I have upgraded the version of julia to 1.6 in the LCG stack (Bleeding Edge for the time being). From your workarounds the minimal set of commands to execute at the terminal are:

export JUPYTER_DATA_DIR=$HOME/.local/share/jupyter
mkdir -p /scratch/`whoami`/.julia/registries
ln -s "/scratch/`whoami`/.julia/registries" "$HOME/.julia/registries"
julia -e 'import Pkg; Pkg.add("IJulia")'
julia -e 'using IJulia; installkernel("julia", env=merge(Dict("JULIA_NUM_THREADS"=>"4"), Dict(ENV)))'

Then I can start a julia notebook and execute it. If I re-start the session I do not need to execute any command at the termninal. I guess until a new version is deployed.

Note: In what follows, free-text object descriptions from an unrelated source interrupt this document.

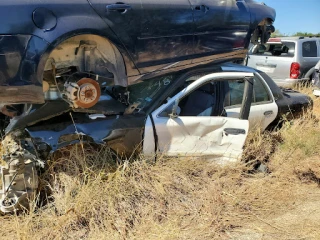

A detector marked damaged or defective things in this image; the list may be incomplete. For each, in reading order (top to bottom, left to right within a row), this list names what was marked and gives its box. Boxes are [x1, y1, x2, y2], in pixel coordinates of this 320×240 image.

rusted brake disc [74, 78, 100, 108]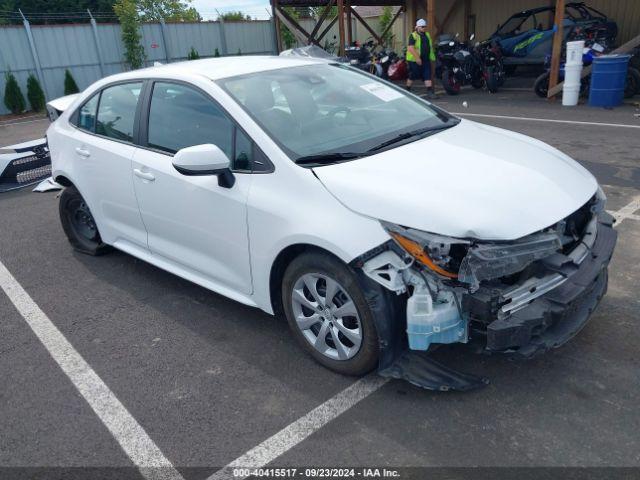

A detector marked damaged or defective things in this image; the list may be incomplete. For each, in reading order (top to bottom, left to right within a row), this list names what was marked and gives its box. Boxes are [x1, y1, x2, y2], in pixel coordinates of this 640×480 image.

exposed headlight [382, 222, 564, 286]
broken headlight housing [382, 222, 564, 288]
damaged front end of car [350, 188, 616, 390]
front bumper damage [352, 208, 616, 392]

Not really that I can re-start the session. I need at least to re-create registries directory with
mkdir -p /scratch/`whoami`/.julia/registries

for the moment being it hangs after Installing known registries into `~/.julia for me

edit: nvm, seems to be just that the storage is outrageously slow…

I tried to halt notebook and logout then login, opening notebook worked just fine. looks like $HOME is just the user /eos root directory and if that’s where .julia/ lives, everything works perfectly fine.

Yes, this is because CERNBox (EOS) is extremely slow when you have create many small files. This is the reason to move the registries to /scratch/`whoami`/.julia/registries and create a link in ~/.julia/registries.

1 Like

Hi Mato,
Is it possible to host a read-only /registries somewhere for all the user to use and just git pull every 12 hours or so? If this is doable, here’s what we need and how user’s Julia would interact:

  1. the general registry is just a git repo, say we have it cloned as $JD_PATH/registries/General
  2. the only thing user then needs to do is to export JULIA_DEPOT_PATH=":$JD_PATH", the empty before : allows the default paths to populate first.

here’s more detailed explanation FYI:
2. any Julia session would populate the DEPOT_PATH (just type this after opening up the REPL) according to ENV variable JULIA_DEPOT_PATH, when this ENV variable is empty, it puts ~/.julia/ and other two default pathes in the DEPOT_PATH.
3. user would only ever write to the first path (DEPOT_PATH[1]), this is where package source files exist and precompile binary files live, but anything after are read-only.